■ **Task brief**
Starting from the line that holds "SOCKS MELANGE BROWN", output exactly each line through the end of the listing. Do not copy pictures.

***** Data block *****

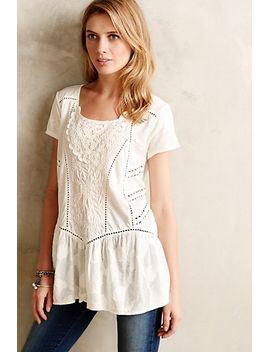 pintucked-peasant-top by anthropologie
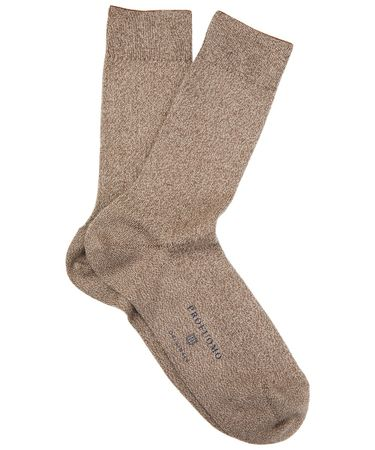 SOCKS MELANGE BROWN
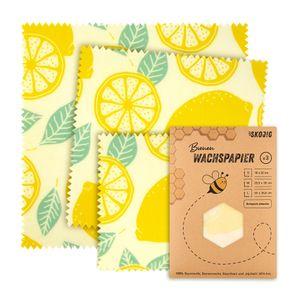 3er Pack Wachspapier | Bienenwachstücher (18x20cm) für Lebensmittel | nachhaltig, umweltfreundlich & wiederverwendbar ideale Alternative zur Frischhaltefolie Obst Gempse Brot Verpackung Lebensmittelaufbewahrung Food Wrap Brotbeutel Butterbrotpapier - Zitrone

*****

■ **Reply**
 SOCKS MELANGE BROWN
 3er Pack Wachspapier | Bienenwachstücher (18x20cm) für Lebensmittel | nachhaltig, umweltfreundlich & wiederverwendbar ideale Alternative zur Frischhaltefolie Obst Gempse Brot Verpackung Lebensmittelaufbewahrung Food Wrap Brotbeutel Butterbrotpapier - Zitrone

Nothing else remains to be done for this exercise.